[Rows from a dataset]

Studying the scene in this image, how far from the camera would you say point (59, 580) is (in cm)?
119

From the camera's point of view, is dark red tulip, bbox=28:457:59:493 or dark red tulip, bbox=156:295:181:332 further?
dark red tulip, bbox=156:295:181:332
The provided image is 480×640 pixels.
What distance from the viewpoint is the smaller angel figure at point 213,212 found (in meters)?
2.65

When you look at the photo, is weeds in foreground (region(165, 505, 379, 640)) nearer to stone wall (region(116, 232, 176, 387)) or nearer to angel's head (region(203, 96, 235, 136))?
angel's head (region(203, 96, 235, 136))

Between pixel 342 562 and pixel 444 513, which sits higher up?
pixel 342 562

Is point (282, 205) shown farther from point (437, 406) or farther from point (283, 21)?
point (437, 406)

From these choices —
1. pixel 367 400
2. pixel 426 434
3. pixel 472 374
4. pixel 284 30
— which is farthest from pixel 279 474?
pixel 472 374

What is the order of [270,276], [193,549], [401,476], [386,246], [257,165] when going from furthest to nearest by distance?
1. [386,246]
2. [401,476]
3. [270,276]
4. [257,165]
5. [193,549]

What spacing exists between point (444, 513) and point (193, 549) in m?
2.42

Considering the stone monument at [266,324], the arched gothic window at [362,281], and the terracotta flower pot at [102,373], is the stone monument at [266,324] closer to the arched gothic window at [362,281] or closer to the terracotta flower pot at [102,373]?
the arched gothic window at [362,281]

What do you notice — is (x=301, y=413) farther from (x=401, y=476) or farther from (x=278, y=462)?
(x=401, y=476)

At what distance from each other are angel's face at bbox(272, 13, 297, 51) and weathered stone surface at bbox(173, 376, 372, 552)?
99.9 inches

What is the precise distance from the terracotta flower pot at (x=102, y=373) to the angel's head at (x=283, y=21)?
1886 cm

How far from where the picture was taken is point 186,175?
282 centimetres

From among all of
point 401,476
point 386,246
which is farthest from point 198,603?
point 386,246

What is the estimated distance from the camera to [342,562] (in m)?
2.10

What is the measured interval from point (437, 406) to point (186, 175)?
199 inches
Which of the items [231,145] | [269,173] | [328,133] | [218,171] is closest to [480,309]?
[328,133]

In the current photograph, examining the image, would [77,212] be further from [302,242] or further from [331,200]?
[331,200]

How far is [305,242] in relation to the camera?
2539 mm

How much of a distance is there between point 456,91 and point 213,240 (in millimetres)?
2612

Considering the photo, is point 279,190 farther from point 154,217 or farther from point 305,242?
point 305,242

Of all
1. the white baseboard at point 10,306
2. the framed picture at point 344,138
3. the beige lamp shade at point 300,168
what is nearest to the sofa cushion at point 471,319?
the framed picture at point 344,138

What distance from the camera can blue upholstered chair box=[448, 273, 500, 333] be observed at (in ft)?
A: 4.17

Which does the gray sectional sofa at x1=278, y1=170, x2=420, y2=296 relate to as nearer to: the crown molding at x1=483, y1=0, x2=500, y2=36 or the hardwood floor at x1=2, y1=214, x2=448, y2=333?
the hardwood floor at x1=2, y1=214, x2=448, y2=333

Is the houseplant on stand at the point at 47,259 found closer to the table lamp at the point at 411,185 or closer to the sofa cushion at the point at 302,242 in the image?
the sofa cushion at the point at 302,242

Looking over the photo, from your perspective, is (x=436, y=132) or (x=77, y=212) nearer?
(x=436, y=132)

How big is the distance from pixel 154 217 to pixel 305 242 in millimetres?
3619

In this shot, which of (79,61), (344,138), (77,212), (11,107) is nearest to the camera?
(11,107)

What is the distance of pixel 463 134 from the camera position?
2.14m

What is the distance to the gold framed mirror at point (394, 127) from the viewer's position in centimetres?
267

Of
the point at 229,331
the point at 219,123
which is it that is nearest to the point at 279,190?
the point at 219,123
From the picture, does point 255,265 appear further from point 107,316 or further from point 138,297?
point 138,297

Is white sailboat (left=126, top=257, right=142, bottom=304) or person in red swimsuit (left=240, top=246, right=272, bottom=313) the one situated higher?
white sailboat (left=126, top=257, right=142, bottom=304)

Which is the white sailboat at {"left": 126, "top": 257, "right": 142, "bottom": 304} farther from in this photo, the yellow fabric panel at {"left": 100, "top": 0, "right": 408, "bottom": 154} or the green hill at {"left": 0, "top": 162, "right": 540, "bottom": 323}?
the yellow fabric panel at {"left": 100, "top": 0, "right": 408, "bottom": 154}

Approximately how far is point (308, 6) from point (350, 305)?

# Written instruction:
Write out, word for word, the line containing "What is the distance of" and every line after it to the end of the data above.

# Solution for this exercise:
What is the distance of pixel 463 134 from the camera position?
2.14m

What is the distance to the gold framed mirror at point (394, 127) from the viewer's position in centimetres?
267

Of
the point at 229,331
the point at 219,123
which is it that is nearest to the point at 279,190?
the point at 219,123
From the picture, does point 255,265 appear further from point 107,316 or further from point 138,297?
point 138,297

Is white sailboat (left=126, top=257, right=142, bottom=304) or person in red swimsuit (left=240, top=246, right=272, bottom=313) the one situated higher?
white sailboat (left=126, top=257, right=142, bottom=304)

Which is the white sailboat at {"left": 126, "top": 257, "right": 142, "bottom": 304} farther from in this photo, the yellow fabric panel at {"left": 100, "top": 0, "right": 408, "bottom": 154} or the green hill at {"left": 0, "top": 162, "right": 540, "bottom": 323}?
the yellow fabric panel at {"left": 100, "top": 0, "right": 408, "bottom": 154}

Approximately how far is point (308, 6) from point (350, 305)?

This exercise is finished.